Ambient Air Pollution Exaggerates Adipose Inflammation and Insulin Resistance in a Mouse Model of Diet-Induced Obesity

Abstract

Background— There is a strong link between urbanization and type 2 diabetes mellitus. Although a multitude of mechanisms have been proposed, there are no studies evaluating the impact of ambient air pollutants and the propensity to develop type 2 diabetes mellitus. We hypothesized that exposure to ambient fine particulate matter (2.5) exaggerates diet-induced insulin resistance, adipose inflammation, and visceral adiposity. Methods and Results— Male C57BL/6 mice were fed high-fat chow for 10 weeks and randomly assigned to concentrated ambient PM_2.5 or filtered air (n=14 per group) for 24 weeks. PM_2.5-exposed C57BL/6 mice exhibited marked whole-body insulin resistance, systemic inflammation, and an increase in visceral adiposity. PM_2.5 exposure induced signaling abnormalities characteristic of insulin resistance, including decreased Akt and endothelial nitric oxide synthase phosphorylation in the endothelium and increased protein kinase C expression.
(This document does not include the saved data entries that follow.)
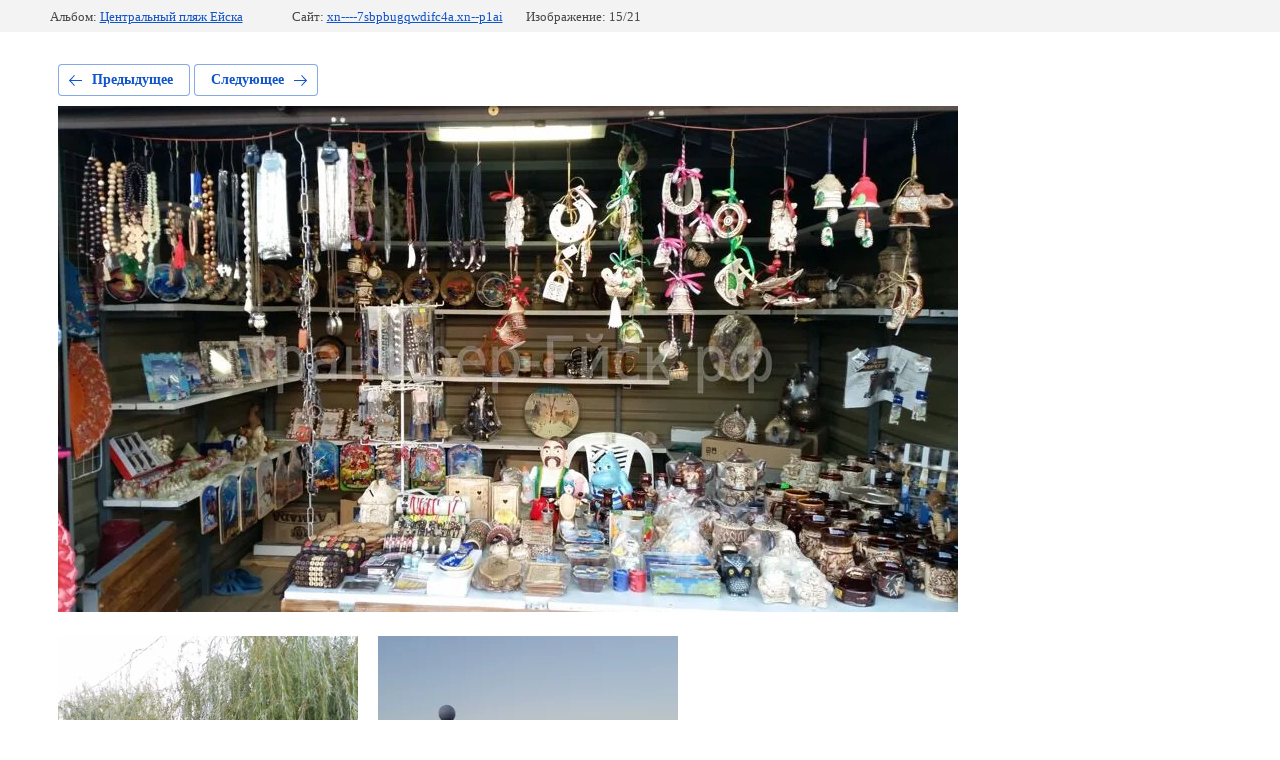

--- FILE ---
content_type: text/html; charset=utf-8
request_url: http://xn----7sbpbugqwdifc4a.xn--p1ai/galereya/photo/20160907-183830
body_size: 2268
content:
			
	
	
	




	






	<!doctype html>
	<html lang="ru">
	<head>
		<meta charset="UTF-8">
		<meta name="robots" content="all"/>
		<title>20160907_183830.jpg</title>
		<meta http-equiv="Content-Type" content="text/html; charset=UTF-8" />
		<meta name="description" content="20160907_183830.jpg" />
		<meta name="keywords" content="20160907_183830.jpg" />
		<meta name="viewport" content="width=device-width, initial-scale=1.0, maximum-scale=1.0, user-scalable=no">
		<meta name="yandex-verification" content="d140a5f5147a7d91" />

            <!-- 46b9544ffa2e5e73c3c971fe2ede35a5 -->
            <script src='/shared/s3/js/lang/ru.js'></script>
            <script src='/shared/s3/js/common.min.js'></script>
        <link rel='stylesheet' type='text/css' href='/shared/s3/css/calendar.css' /><link rel='stylesheet' type='text/css' href='/shared/highslide-4.1.13/highslide.min.css'/>
<script type='text/javascript' src='/shared/highslide-4.1.13/highslide-full.packed.js'></script>
<script type='text/javascript'>
hs.graphicsDir = '/shared/highslide-4.1.13/graphics/';
hs.outlineType = null;
hs.showCredits = false;
hs.lang={cssDirection:'ltr',loadingText:'Загрузка...',loadingTitle:'Кликните чтобы отменить',focusTitle:'Нажмите чтобы перенести вперёд',fullExpandTitle:'Увеличить',fullExpandText:'Полноэкранный',previousText:'Предыдущий',previousTitle:'Назад (стрелка влево)',nextText:'Далее',nextTitle:'Далее (стрелка вправо)',moveTitle:'Передвинуть',moveText:'Передвинуть',closeText:'Закрыть',closeTitle:'Закрыть (Esc)',resizeTitle:'Восстановить размер',playText:'Слайд-шоу',playTitle:'Слайд-шоу (пробел)',pauseText:'Пауза',pauseTitle:'Приостановить слайд-шоу (пробел)',number:'Изображение %1/%2',restoreTitle:'Нажмите чтобы посмотреть картинку, используйте мышь для перетаскивания. Используйте клавиши вперёд и назад'};</script>
<link rel="icon" href="/favicon.ico" type="image/x-icon">

<link rel='stylesheet' type='text/css' href='/t/images/__csspatch/2/patch.css'/>

<!--s3_require-->
<link rel="stylesheet" href="/g/basestyle/1.0.1/gallery2/gallery2.css" type="text/css"/>
<link rel="stylesheet" href="/g/basestyle/1.0.1/gallery2/gallery2.blue.css" type="text/css"/>
<script type="text/javascript" src="/g/basestyle/1.0.1/gallery2/gallery2.js" async></script>
<!--/s3_require-->

	</head>
	<body>
		<div class="g-page g-page-gallery2 g-page-gallery2--photo">

		
		
			<div class="g-panel g-panel--fill g-panel--no-rounded g-panel--fixed-top">
	<div class="g-gallery2-info ">
					<div class="g-gallery2-info__item">
				<div class="g-gallery2-info__item-label">Альбом:</div>
				<a href="/galereya/album/tsentralnyy-plyazh-yeyska" class="g-gallery2-info__item-value">Центральный пляж Ейска</a>
			</div>
				<div class="g-gallery2-info__item">
			<div class="g-gallery2-info__item-label">Сайт:</div>
			<a href="//xn----7sbpbugqwdifc4a.xn--p1ai" class="g-gallery2-info__item-value">xn----7sbpbugqwdifc4a.xn--p1ai</a>

			<div class="g-gallery2-info__item-label">Изображение: 15/21</div>
		</div>
	</div>
</div>
			<h1></h1>
			
										
										
			
			
			<a href="/galereya/photo/20160907-184238" class="g-button g-button--invert g-button--arr-left">Предыдущее</a>
			<a href="/galereya/photo/20160907-184437" class="g-button g-button--invert g-button--arr-right">Следующее</a>

			
			<div class="g-gallery2-preview ">
	<img src="/thumb/2/1s7TtRWnBm3uQDbGiLrWqg/900r900/d/20160907_183830.jpg">
</div>

			
			<a href="/galereya/photo/20160907-184238" class="g-gallery2-thumb g-gallery2-thumb--prev">
	<span class="g-gallery2-thumb__image"><img src="/thumb/2/X3UwYYNB5kIzIdIBp3qFYA/300c300/d/20160907_184238.jpg"></span>
	<span class="g-link g-link--arr-left">Предыдущее</span>
</a>
			
			<a href="/galereya/photo/20160907-184437" class="g-gallery2-thumb g-gallery2-thumb--next">
	<span class="g-gallery2-thumb__image"><img src="/thumb/2/Vz5WrOgiUBxeBGnD24gA7A/300c300/d/20160907_184437.jpg"></span>
	<span class="g-link g-link--arr-right">Следующее</span>
</a>
			
			<div class="g-line"><a href="/galereya/album/tsentralnyy-plyazh-yeyska" class="g-button g-button--invert">Вернуться в галерею</a></div>

		
			</div>

	
<!-- assets.bottom -->
<!-- </noscript></script></style> -->
<script src="/my/s3/js/site.min.js?1768462484" ></script>
<script src="/my/s3/js/site/defender.min.js?1768462484" ></script>
<script >/*<![CDATA[*/
var megacounter_key="c163a1ee757f962c96dc2b0a99eae8d4";
(function(d){
    var s = d.createElement("script");
    s.src = "//counter.megagroup.ru/loader.js?"+new Date().getTime();
    s.async = true;
    d.getElementsByTagName("head")[0].appendChild(s);
})(document);
/*]]>*/</script>
<script >/*<![CDATA[*/
$ite.start({"sid":1427413,"vid":1434021,"aid":1702572,"stid":4,"cp":21,"active":true,"domain":"xn----7sbpbugqwdifc4a.xn--p1ai","lang":"ru","trusted":false,"debug":false,"captcha":3});
/*]]>*/</script>
<!-- /assets.bottom -->
</body>
	</html>


--- FILE ---
content_type: text/css
request_url: http://xn----7sbpbugqwdifc4a.xn--p1ai/t/images/__csspatch/2/patch.css
body_size: 329
content:
html .site-button { background-color: rgb(255, 255, 255); }
html .header-image-wrap .site-slogan { color: rgb(0, 0, 0); }
html .header-image-wrap .slogan-body::before { background-color: rgb(0, 0, 0); }
html .site-rates-wrap .rate-block { color: rgb(255, 255, 255); }
html .site-rates-wrap .rate-price { color: rgb(245, 166, 35); }
html .site-rates-wrap .rate-comment { color: rgb(245, 166, 35); }
html .site-advantages-wrap .advan-name::before { background-color: rgb(245, 166, 35); }
html .site-advantages-wrap .advan-name .adv-ex { color: rgb(245, 166, 35); }
html .site-advantages-wrap .advan-cell.advan-title { color: rgb(155, 155, 155); }
html .site-advantages-wrap .svg-adv { fill: rgb(255, 255, 255); }
html .site-services-wrap .svg-serv { fill: rgb(245, 166, 35); }
html .menu-bot-wrap { background-color: rgb(255, 255, 255); }
html .header-image-wrap { background-image: url("./992de024909bee36f38e921ef23cfd19.jpeg"); }


--- FILE ---
content_type: text/javascript
request_url: http://counter.megagroup.ru/c163a1ee757f962c96dc2b0a99eae8d4.js?r=&s=1280*720*24&u=http%3A%2F%2Fxn----7sbpbugqwdifc4a.xn--p1ai%2Fgalereya%2Fphoto%2F20160907-183830&t=20160907_183830.jpg&fv=0,0&en=1&rld=0&fr=0&callback=_sntnl1768954741176&1768954741176
body_size: 202
content:
//:1
_sntnl1768954741176({date:"Wed, 21 Jan 2026 00:19:01 GMT", res:"1"})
These abnormalilties were associated with abnormalities in vascular relaxation to insulin and acetylcholine. PM_2.5 increased adipose tissue macrophages (F4/80⁺ cells) in visceral fat expressing higher levels of tumor necrosis factor-α/interleukin-6 and lower interleukin-10/N-acetyl-galactosamine specific lectin 1. To test the impact of PM_2.5 in eliciting direct monocyte infiltration into fat, we rendered FVBN mice expressing yellow fluorescent protein (YFP) under control of a monocyte-specific promoter (c-fms, c-fms^YFP) diabetic over 10 weeks and then exposed these mice to PM_2.5 or saline intratracheally. PM_2.5 induced YFP cell accumulation in visceral fat and potentiated YFP cell adhesion in the microcirculation. Conclusion— PM_2.5 exposure exaggerates insulin resistance and visceral inflammation/adiposity. These findings provide a new link between air pollution and type 2 diabetes mellitus.